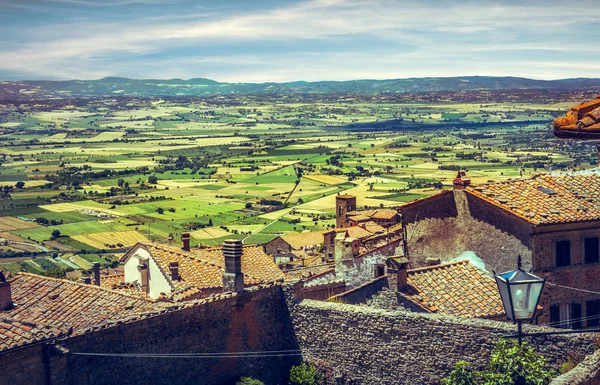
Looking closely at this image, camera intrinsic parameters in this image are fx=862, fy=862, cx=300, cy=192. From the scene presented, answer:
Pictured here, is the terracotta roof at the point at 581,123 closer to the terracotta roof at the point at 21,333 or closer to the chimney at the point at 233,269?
the terracotta roof at the point at 21,333

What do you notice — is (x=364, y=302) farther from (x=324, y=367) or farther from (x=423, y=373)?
(x=423, y=373)

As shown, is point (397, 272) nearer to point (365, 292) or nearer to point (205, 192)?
point (365, 292)

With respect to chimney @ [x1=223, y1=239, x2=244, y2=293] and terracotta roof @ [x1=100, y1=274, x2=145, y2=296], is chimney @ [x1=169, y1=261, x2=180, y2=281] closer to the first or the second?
terracotta roof @ [x1=100, y1=274, x2=145, y2=296]

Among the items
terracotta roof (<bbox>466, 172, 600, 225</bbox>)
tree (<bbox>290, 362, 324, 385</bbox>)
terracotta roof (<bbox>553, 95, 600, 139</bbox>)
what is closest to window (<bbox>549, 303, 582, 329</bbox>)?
terracotta roof (<bbox>466, 172, 600, 225</bbox>)

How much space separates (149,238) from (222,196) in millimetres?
44395

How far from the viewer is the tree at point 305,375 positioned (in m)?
19.3

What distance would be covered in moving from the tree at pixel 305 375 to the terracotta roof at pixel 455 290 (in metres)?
3.86

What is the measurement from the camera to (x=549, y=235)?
2312 cm

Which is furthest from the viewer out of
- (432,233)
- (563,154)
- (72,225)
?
(563,154)

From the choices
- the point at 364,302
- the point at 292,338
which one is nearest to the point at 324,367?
the point at 292,338

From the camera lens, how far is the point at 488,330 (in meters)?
16.7

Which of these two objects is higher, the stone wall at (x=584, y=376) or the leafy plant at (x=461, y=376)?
the stone wall at (x=584, y=376)

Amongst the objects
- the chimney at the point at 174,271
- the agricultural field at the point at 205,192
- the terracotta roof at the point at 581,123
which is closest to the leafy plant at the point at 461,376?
the terracotta roof at the point at 581,123

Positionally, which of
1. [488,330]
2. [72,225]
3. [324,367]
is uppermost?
[488,330]
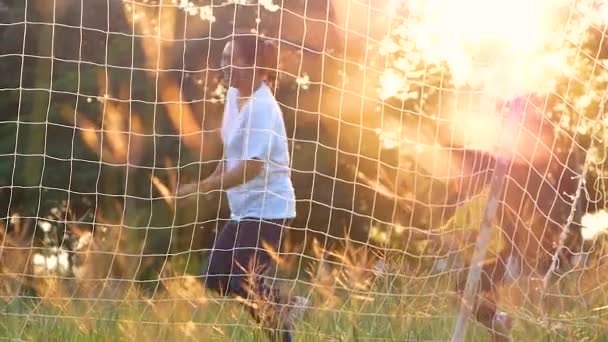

WORK TO DO.
Rewrite all of the material above as a numbered list with one item per line, skipping the blank lines and leaving out the pictures.

REPLY TO THE TASK.
1. Looking closely at this image, camera intrinsic parameters in this image are fx=862, fy=862, cx=300, cy=192. From the scene presented, answer:
2. Pictured here, is the terracotta roof at the point at 581,123 closer to the terracotta roof at the point at 21,333 or closer to the chimney at the point at 233,269?
3. the terracotta roof at the point at 21,333
4. What do you notice — is (x=364, y=302) farther from (x=324, y=367) or farther from (x=423, y=373)?
5. (x=423, y=373)
6. As shown, is point (397, 272) nearer to point (365, 292) or nearer to point (205, 192)?
7. point (365, 292)
8. With respect to chimney @ [x1=223, y1=239, x2=244, y2=293] and terracotta roof @ [x1=100, y1=274, x2=145, y2=296], is chimney @ [x1=169, y1=261, x2=180, y2=281] closer to the first or the second?
9. terracotta roof @ [x1=100, y1=274, x2=145, y2=296]
10. Among the items
11. terracotta roof (<bbox>466, 172, 600, 225</bbox>)
12. tree (<bbox>290, 362, 324, 385</bbox>)
13. terracotta roof (<bbox>553, 95, 600, 139</bbox>)
14. what is closest to window (<bbox>549, 303, 582, 329</bbox>)?
15. terracotta roof (<bbox>466, 172, 600, 225</bbox>)
16. How much space separates (149,238) from (222,196) in millimetres?
17. 44395
18. How far from the viewer is the tree at point 305,375 positioned (in m)?
19. 19.3
20. What distance would be covered in moving from the tree at pixel 305 375 to the terracotta roof at pixel 455 290 (in metres)?
21. 3.86
22. What is the measurement from the camera to (x=549, y=235)?
23. 2312 cm
24. Which is furthest from the viewer out of
25. - (432,233)
26. - (563,154)
27. - (72,225)
28. ?
29. (563,154)
30. From the choices
31. - the point at 364,302
32. - the point at 292,338
33. which one is nearest to the point at 324,367?
34. the point at 292,338
35. From the camera lens, how far is the point at 488,330 (in meters)?
36. 16.7
37. Which of these two objects is higher, the stone wall at (x=584, y=376) or the leafy plant at (x=461, y=376)?
38. the stone wall at (x=584, y=376)
39. Amongst the objects
40. - the chimney at the point at 174,271
41. - the agricultural field at the point at 205,192
42. - the terracotta roof at the point at 581,123
43. which is closest to the leafy plant at the point at 461,376?
44. the terracotta roof at the point at 581,123
45. Positionally, which of
46. 1. [488,330]
47. 2. [72,225]
48. 3. [324,367]
49. is uppermost?
50. [488,330]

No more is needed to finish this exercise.